- Work instruction:
Copy out exactly each line from the line with "[camera-trap image, curated labels]" through the last line of the material below.

- Given records:

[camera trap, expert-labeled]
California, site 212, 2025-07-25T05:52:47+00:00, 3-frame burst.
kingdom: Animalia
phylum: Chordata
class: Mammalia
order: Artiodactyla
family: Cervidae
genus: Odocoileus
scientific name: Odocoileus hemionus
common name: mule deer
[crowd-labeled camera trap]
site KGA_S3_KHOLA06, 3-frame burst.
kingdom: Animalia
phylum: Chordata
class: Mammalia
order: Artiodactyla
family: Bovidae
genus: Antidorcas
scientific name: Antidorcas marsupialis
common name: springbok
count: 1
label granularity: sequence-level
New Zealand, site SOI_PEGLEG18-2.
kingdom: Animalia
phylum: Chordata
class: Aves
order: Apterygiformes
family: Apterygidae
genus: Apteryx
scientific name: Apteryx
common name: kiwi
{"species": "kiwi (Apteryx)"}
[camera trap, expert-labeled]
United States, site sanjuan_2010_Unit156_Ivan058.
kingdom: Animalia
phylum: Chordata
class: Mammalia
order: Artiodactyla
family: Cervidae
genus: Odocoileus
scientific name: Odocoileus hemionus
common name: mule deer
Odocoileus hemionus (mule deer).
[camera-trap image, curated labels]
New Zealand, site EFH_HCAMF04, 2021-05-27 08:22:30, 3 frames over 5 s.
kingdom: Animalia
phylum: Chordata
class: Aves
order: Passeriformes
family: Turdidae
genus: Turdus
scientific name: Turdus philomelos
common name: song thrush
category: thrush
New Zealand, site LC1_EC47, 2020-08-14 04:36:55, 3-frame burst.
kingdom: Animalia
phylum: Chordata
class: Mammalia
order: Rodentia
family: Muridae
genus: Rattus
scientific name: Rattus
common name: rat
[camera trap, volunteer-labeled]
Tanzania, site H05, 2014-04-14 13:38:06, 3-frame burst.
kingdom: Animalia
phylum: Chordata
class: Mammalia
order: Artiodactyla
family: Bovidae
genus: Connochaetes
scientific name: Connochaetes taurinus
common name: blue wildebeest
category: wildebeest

- Answer to this task:
[camera-trap image, curated labels]
New Zealand, site EFH_HCAMF04, 2021-05-27 08:22:30, 3 frames over 5 s.
kingdom: Animalia
phylum: Chordata
class: Aves
order: Passeriformes
family: Turdidae
genus: Turdus
scientific name: Turdus philomelos
common name: song thrush
category: thrush
New Zealand, site LC1_EC47, 2020-08-14 04:36:55, 3-frame burst.
kingdom: Animalia
phylum: Chordata
class: Mammalia
order: Rodentia
family: Muridae
genus: Rattus
scientific name: Rattus
common name: rat
[camera trap, volunteer-labeled]
Tanzania, site H05, 2014-04-14 13:38:06, 3-frame burst.
kingdom: Animalia
phylum: Chordata
class: Mammalia
order: Artiodactyla
family: Bovidae
genus: Connochaetes
scientific name: Connochaetes taurinus
common name: blue wildebeest
category: wildebeest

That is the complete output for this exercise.